Dr. Gronenborn was trained as a chemist and received both her undergraduate and PhD degrees from the University of Cologne, Germany. Her interest in NMR spectroscopy originated in her graduate work that focused on quantum mechanical calculations of NMR parameters.  She moved to London in 1978 for post-doctoral training at the National Institute for Medical Research (NIMR) and joined the Institute as a member of the Scientific Staff in the Division of Molecular Pharmacology/Physical Biochemistry.  In 1984, she took up a position at the Max-Planck Institute in Munich as head of the Biological NMR Group.
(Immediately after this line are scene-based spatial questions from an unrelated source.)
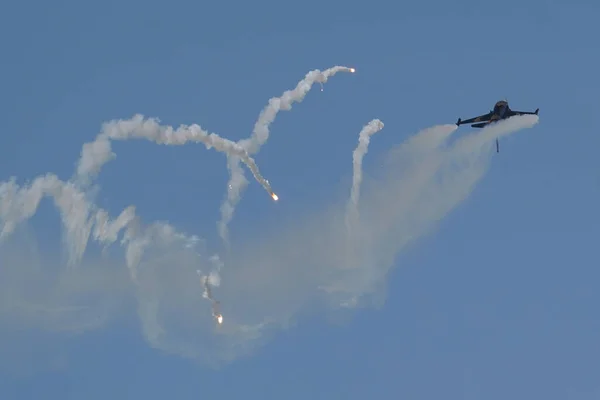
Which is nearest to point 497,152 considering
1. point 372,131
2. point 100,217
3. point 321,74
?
point 372,131

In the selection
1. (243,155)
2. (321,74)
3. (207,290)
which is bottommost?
(207,290)

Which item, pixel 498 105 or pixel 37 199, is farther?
pixel 498 105

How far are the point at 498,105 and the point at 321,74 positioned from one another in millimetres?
26142

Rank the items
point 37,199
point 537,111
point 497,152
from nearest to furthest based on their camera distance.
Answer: point 37,199 → point 497,152 → point 537,111

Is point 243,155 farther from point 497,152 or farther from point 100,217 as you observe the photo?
point 497,152

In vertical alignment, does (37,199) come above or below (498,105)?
below

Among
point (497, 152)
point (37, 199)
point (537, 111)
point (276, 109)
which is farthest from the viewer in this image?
point (537, 111)

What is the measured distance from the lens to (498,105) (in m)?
123

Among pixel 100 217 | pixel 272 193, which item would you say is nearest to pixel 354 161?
pixel 272 193

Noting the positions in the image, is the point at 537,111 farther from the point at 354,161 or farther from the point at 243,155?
the point at 243,155

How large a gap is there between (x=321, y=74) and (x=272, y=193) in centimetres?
1368

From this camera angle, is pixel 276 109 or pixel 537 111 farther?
pixel 537 111

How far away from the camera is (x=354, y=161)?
109125 mm

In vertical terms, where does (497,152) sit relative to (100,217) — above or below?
above
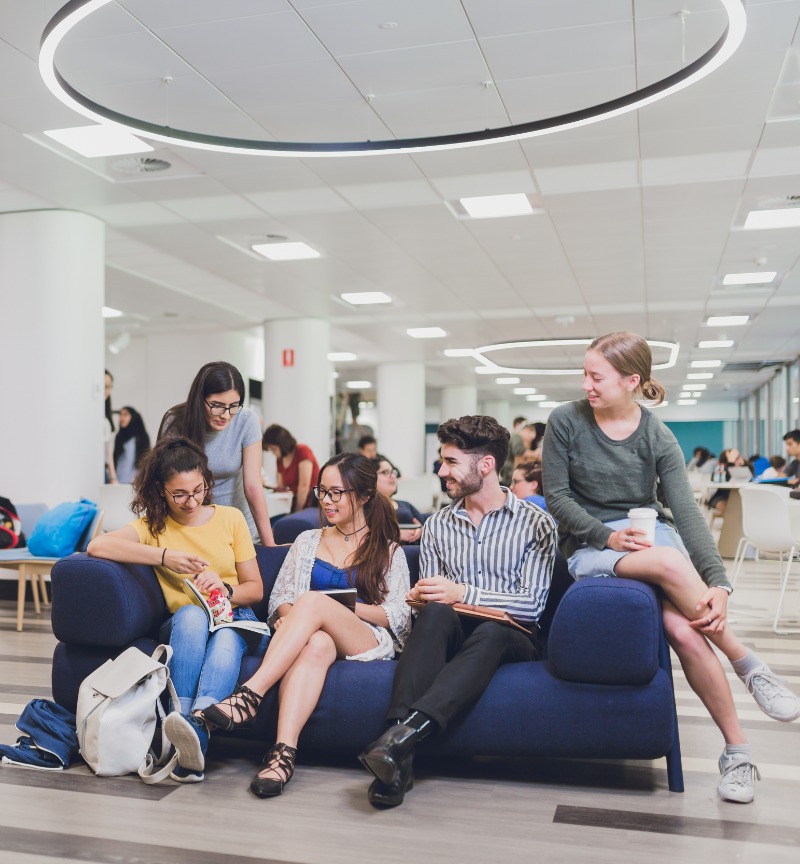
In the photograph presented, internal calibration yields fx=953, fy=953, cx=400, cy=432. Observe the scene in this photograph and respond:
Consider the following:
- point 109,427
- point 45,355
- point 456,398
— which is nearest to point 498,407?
point 456,398

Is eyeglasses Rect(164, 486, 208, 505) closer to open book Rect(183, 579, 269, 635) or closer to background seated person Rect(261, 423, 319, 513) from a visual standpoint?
open book Rect(183, 579, 269, 635)

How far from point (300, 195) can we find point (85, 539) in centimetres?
327

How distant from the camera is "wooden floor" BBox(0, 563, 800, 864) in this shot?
8.30 feet

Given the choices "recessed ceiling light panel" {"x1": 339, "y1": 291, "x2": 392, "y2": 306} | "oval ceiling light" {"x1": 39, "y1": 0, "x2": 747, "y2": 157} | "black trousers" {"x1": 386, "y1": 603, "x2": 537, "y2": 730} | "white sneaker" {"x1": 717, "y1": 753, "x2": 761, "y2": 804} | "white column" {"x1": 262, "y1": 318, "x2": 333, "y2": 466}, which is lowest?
"white sneaker" {"x1": 717, "y1": 753, "x2": 761, "y2": 804}

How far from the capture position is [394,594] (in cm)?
354

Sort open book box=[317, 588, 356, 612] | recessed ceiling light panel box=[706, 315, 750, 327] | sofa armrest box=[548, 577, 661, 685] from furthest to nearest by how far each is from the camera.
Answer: recessed ceiling light panel box=[706, 315, 750, 327]
open book box=[317, 588, 356, 612]
sofa armrest box=[548, 577, 661, 685]

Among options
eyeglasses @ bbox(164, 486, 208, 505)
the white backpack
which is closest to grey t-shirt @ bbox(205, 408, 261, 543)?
eyeglasses @ bbox(164, 486, 208, 505)

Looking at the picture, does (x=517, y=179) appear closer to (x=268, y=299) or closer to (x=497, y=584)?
(x=497, y=584)

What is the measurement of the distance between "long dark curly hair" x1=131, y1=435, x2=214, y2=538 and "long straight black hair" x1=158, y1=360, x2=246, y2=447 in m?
0.43

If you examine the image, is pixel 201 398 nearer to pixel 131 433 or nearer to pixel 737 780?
pixel 737 780

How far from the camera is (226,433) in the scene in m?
4.27

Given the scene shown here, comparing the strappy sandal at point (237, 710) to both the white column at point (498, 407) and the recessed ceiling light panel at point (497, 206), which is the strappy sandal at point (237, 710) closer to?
the recessed ceiling light panel at point (497, 206)

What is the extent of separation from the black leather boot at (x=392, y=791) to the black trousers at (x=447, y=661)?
146 millimetres

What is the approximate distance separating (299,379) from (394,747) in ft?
35.7
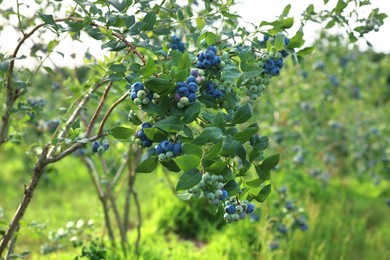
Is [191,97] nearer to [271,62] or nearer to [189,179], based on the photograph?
[189,179]

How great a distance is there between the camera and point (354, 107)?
20.9 feet

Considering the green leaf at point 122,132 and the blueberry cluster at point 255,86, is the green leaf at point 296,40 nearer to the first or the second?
the blueberry cluster at point 255,86

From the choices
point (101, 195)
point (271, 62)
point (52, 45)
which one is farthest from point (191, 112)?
point (101, 195)

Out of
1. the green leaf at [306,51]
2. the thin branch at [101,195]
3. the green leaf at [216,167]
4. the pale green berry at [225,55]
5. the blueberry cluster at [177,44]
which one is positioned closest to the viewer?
the green leaf at [216,167]

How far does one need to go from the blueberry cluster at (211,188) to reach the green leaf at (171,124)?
0.15 metres

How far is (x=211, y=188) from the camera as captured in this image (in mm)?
1253

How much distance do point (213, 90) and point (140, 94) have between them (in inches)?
8.8

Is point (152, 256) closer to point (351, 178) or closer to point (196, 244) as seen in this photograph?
point (196, 244)

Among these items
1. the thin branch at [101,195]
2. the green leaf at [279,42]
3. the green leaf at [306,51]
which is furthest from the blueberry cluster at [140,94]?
the thin branch at [101,195]

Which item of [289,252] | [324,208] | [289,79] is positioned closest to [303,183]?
[324,208]

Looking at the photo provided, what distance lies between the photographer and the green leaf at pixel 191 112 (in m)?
1.30

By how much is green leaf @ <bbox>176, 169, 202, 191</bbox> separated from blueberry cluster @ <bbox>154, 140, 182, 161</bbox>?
0.08 m

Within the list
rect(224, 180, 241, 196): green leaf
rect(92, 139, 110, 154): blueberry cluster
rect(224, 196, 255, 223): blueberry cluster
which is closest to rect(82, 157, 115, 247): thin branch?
rect(92, 139, 110, 154): blueberry cluster

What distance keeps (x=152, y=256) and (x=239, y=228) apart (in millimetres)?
825
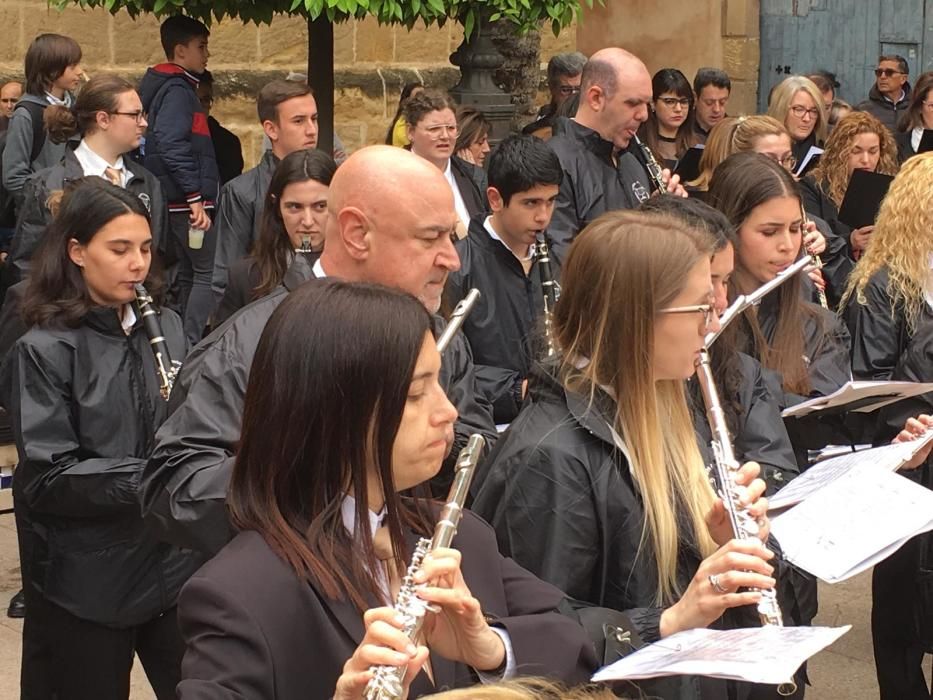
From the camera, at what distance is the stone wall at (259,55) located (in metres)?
9.89

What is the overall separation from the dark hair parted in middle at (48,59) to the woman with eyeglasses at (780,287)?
13.8 ft

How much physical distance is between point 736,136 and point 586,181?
0.68 metres

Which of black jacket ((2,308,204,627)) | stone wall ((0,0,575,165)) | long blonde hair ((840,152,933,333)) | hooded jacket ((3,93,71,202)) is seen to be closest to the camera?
black jacket ((2,308,204,627))

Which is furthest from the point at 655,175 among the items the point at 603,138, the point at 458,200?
the point at 458,200

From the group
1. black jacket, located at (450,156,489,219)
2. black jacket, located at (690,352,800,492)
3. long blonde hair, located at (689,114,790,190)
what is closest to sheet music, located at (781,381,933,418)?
black jacket, located at (690,352,800,492)

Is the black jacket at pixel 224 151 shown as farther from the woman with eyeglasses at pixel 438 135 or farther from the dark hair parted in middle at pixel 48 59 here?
the woman with eyeglasses at pixel 438 135

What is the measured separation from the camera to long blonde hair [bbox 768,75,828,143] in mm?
8477

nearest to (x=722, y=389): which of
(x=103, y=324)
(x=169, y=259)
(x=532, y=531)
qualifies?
(x=532, y=531)

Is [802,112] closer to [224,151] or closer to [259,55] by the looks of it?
[224,151]

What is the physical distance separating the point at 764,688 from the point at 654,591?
16.9 inches

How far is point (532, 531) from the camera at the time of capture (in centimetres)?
272

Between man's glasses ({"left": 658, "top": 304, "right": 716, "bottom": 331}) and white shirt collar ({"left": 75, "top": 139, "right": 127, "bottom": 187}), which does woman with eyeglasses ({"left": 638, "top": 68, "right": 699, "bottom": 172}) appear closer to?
A: white shirt collar ({"left": 75, "top": 139, "right": 127, "bottom": 187})

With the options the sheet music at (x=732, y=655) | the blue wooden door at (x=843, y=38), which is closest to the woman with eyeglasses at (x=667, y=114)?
the blue wooden door at (x=843, y=38)

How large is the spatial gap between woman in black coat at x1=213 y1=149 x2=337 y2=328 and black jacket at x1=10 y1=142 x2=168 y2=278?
126cm
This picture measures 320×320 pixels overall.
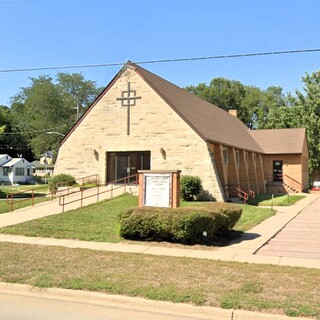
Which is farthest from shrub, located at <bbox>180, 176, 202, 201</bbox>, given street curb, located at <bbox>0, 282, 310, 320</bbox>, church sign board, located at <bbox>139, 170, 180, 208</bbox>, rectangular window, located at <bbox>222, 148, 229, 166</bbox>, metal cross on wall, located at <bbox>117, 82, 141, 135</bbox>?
street curb, located at <bbox>0, 282, 310, 320</bbox>

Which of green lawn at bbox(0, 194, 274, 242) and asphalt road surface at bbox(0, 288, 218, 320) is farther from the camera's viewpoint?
green lawn at bbox(0, 194, 274, 242)

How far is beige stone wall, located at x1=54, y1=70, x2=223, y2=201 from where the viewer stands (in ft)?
78.2

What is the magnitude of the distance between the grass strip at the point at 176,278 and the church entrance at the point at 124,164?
689 inches

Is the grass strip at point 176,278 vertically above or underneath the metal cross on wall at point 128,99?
underneath

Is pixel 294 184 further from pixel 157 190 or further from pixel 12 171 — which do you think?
pixel 12 171

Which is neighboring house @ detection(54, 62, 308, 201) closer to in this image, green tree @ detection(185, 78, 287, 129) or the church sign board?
the church sign board

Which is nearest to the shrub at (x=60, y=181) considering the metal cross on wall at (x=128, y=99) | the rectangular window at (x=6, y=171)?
the metal cross on wall at (x=128, y=99)

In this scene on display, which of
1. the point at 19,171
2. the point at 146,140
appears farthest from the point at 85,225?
the point at 19,171

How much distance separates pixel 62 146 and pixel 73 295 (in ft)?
74.0

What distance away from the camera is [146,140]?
84.4ft

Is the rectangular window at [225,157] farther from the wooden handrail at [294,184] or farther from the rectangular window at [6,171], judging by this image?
the rectangular window at [6,171]

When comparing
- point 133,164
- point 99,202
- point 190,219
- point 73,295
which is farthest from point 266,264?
point 133,164

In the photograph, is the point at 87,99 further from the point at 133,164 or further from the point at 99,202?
the point at 99,202

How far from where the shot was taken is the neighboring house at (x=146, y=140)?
2402 centimetres
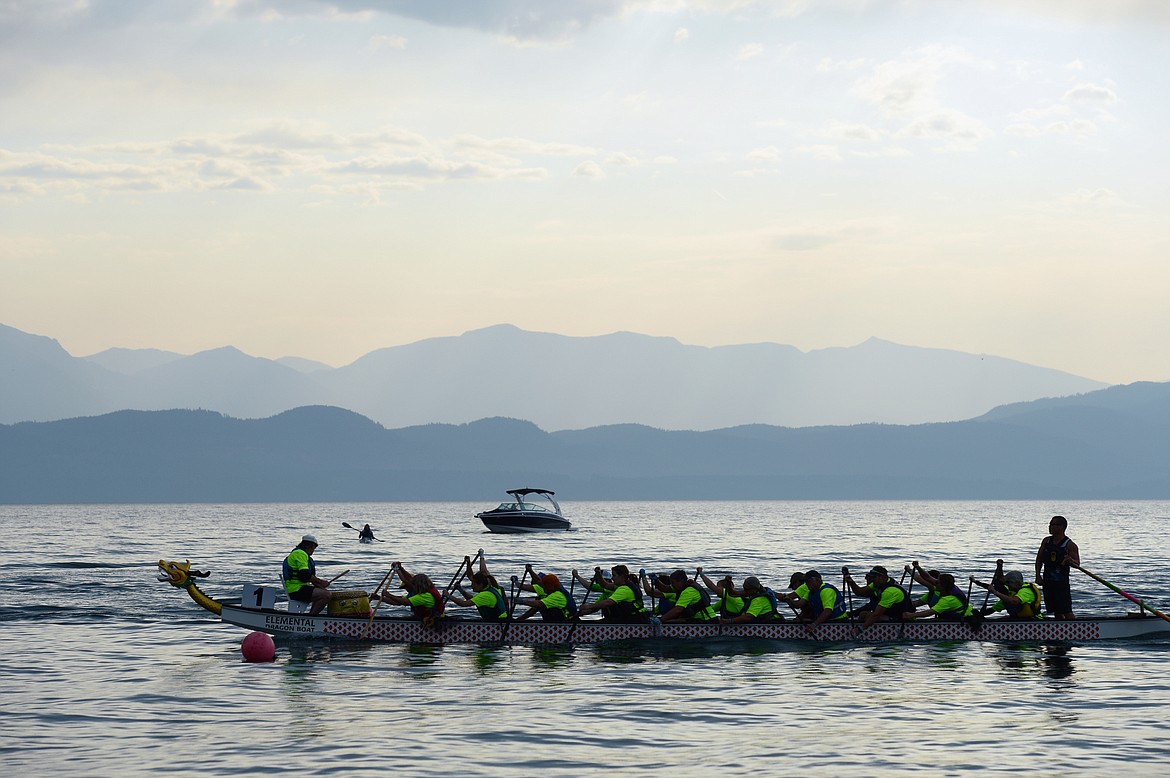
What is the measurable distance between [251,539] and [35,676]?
3205 inches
In 1988, she relocated her group to the NIH and became Chief of NIDDK’s Structural Biology Section.  Throughout her career, Dr. Gronenborn has developed NMR methodology for structure determination of biological macromolecules, and some of the first protein NMR structures submitted to the Protein Data Bank (PDB) came from her laboratory. Dr. Gronenborn is an Elected Fellow of the Royal Society of Chemistry, U.K., and the American Association for the Advancement of Science. She is a member of the Washington and New York Academies of Sciences and was elected to the National Academy of Sciences in 2007.

Dr. Gronenborn’s extensive bibliography comprises >400 peer-reviewed publications, including structural studies on interleukins, chemokines, the human testes-determining factor SRY, the tumor suppressor protein p53, various transcription factors and enzymes, and several HIV-encoded proteins including integrase and protease. In addition to structural studies on specific macromolecules, a substantial number of publications concern methodological contributions to NMR technology and provide insight into how best to apply NMR to elucidate important problems in the biosciences. In recent years, Dr. Gronenborn has focused on extending the application of NMR to the study of larger macromolecules and their complexes and investigates the structural basis of carbohydrate recognition. In the area of HIV research, Dr. Gronenborn directs the Pittsburgh Center for HIV Protein Interactions (PCHPI).